# Intercept theorem

Not to be confused with Thales' theorem.

The intercept theorem, also known as Thales' theorem (not to be confused with another theorem with that name), is an important theorem in elementary geometry about the ratios of various line segments that are created if two intersecting lines are intercepted by a pair of parallels. It is equivalent to the theorem about ratios in similar triangles. Traditionally it is attributed to Greek mathematician Thales.[1]

## Formulation

Suppose S is the intersection point of two lines and A, B are the intersections of the first line with the two parallels, such that B is further away from S than A, and similarly C, D are the intersections of the second line with the two parallels such that D is further away from S than C.

1. The ratios of any two segments on the first line equals the ratios of the according segments on the second line: ${\displaystyle |SA|:|AB|=|SC|:|CD|}$, ${\displaystyle |SB|:|AB|=|SD|:|CD|}$, ${\displaystyle |SA|:|SB|=|SC|:|SD|}$
2. The ratio of the two segments on the same line starting at S equals the ratio of the segments on the parallels: ${\displaystyle |SA|:|SB|=|SC|:|SD|=|AC|:|BD|}$
The converse of the first statement is true as well, i.e. if the two intersecting lines are intercepted by two arbitrary lines and ${\displaystyle |SA|:|AB|=|SC|:|CD|}$ holds then the two intercepting lines are parallel. However the converse of the second statement is not true.
3. If you have more than two lines intersecting in S, then ratio of the two segments on a parallel equals the ratio of the according segments on the other parallel: ${\displaystyle |AF|:|BE|=|FC|:|ED|}$ , ${\displaystyle |AF|:|FC|=|BE|:|ED|}$
An example for the case of three lines is given the second graphic below.

The first intercept theorem shows the ratios of the sections from the lines, the second the ratios of the sections from the lines as well as the sections from the parallels, finally the third shows the ratios of the sections from the parallels.

* * * * * * * * *

Reproduce word for word the section of the intercept theorem text starting with "3. If you have" and going on through "from the parallels.".

◆ **GIVEN INFORMATION**
* * * * * * * * *

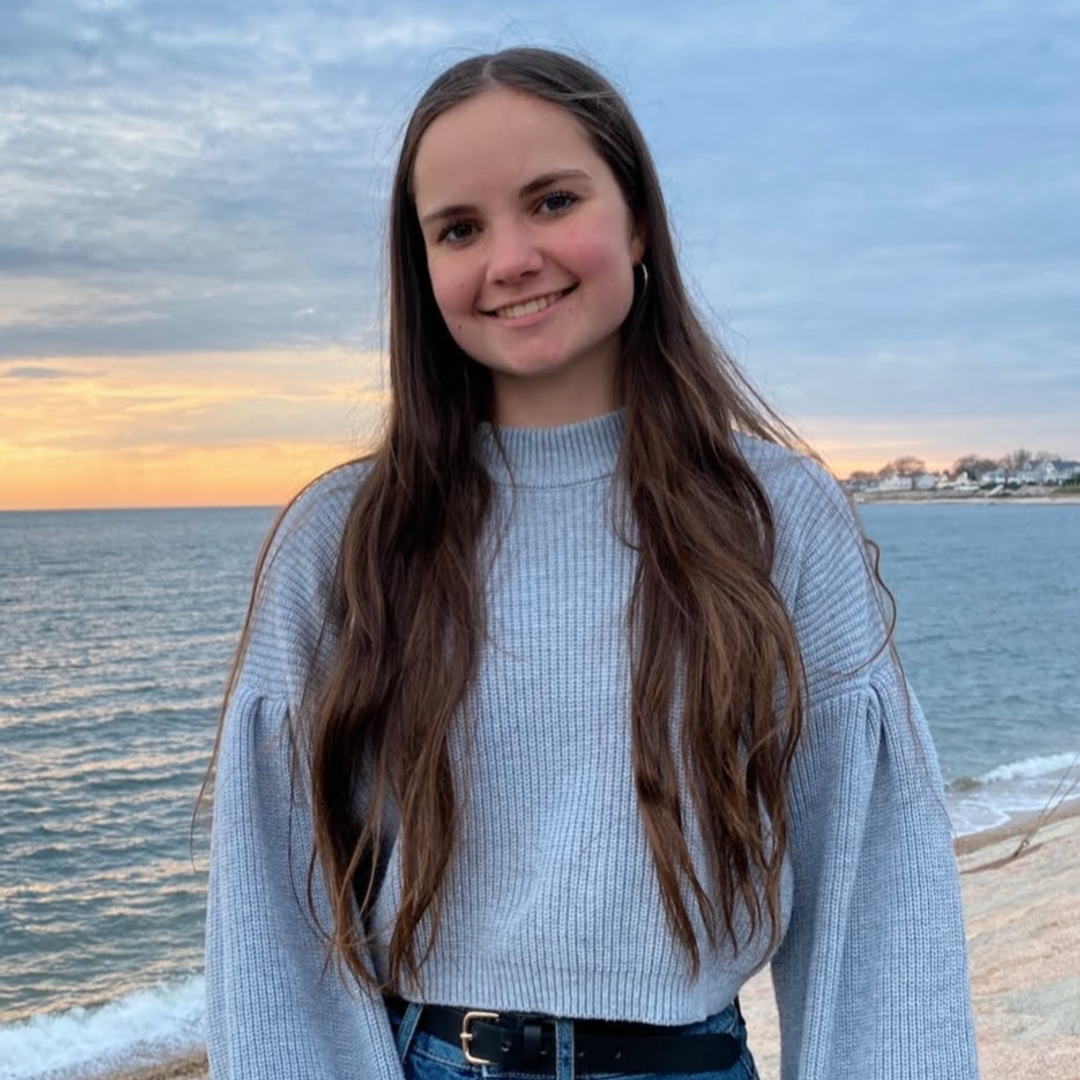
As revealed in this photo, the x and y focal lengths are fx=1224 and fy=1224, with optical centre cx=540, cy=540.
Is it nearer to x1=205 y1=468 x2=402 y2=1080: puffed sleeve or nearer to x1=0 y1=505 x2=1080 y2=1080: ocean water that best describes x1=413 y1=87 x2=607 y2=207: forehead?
x1=205 y1=468 x2=402 y2=1080: puffed sleeve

* * * * * * * * *

◆ **RIGHT ANSWER**
3. If you have more than two lines intersecting in S, then ratio of the two segments on a parallel equals the ratio of the according segments on the other parallel: ${\displaystyle |AF|:|BE|=|FC|:|ED|}$ , ${\displaystyle |AF|:|FC|=|BE|:|ED|}$
An example for the case of three lines is given the second graphic below.

The first intercept theorem shows the ratios of the sections from the lines, the second the ratios of the sections from the lines as well as the sections from the parallels, finally the third shows the ratios of the sections from the parallels.